The dataharvester package is a wrapper for several Python modules developed for the Agricultural Research Federation and allows users to preprocess, aggregate, visualise and download an expanding range of geospatial data from a range of Australian and international data sources via publicly available APIs. Called the Data-Harvester, the aim is to improve the sharing and reuse of Australian agricultural research datasets, metadata, and data related products.

Use of the dataharvester package is not limited to agricultural researches only. In many cases, dataharvester taps into API sources that are useful to environmental scientists, ecologists, geologists and other researchers.

An advantage of using the dataharvester package is a standardised and consistent syntax to download from multiple APIs. In addition, the user is shielded from most of the Python interface, although some dependencies such as GDAL and the Google Cloud API must be manually configured for Windows users. In most cases, these are “simple” to install as they are available as installers and detailed instructions are provided here.
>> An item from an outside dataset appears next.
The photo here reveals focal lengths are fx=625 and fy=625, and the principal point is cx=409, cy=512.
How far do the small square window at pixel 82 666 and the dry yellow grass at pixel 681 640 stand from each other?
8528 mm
Below, we briefly describe the dataharvester workflow.

Initialise

Before using the package, the user must ensure that they have all the necessary dependencies installed for all of dataharvester functions to work. This step takes approximately 15 minutes to complete. Once done, subsequent initialisations will take a couple of seconds.

A Binder.org environment specific for dataharvester is also available for users who just want to download small datasets quickly without wanting to set up Python and R - instructios here.

To use dataharvester on your local computer, the first step is to install the package from GitHub. The remotes package is necessary for this as we are downloading from an external source – un-comment and run install.packages("remotes") if necessary.

# install.packages("remotes")
remotes::install_github("sydney-informatics-hub/dataharvester")

Once the package has been installed, initialise with the initialise_harvester() function. An environment name must be provided here to provide a location for dependencies, and the default environment for R is normally "r-reticulate". For users who use Python and have already configured "r-reticulate" for other projects, choose any other environment name in this step.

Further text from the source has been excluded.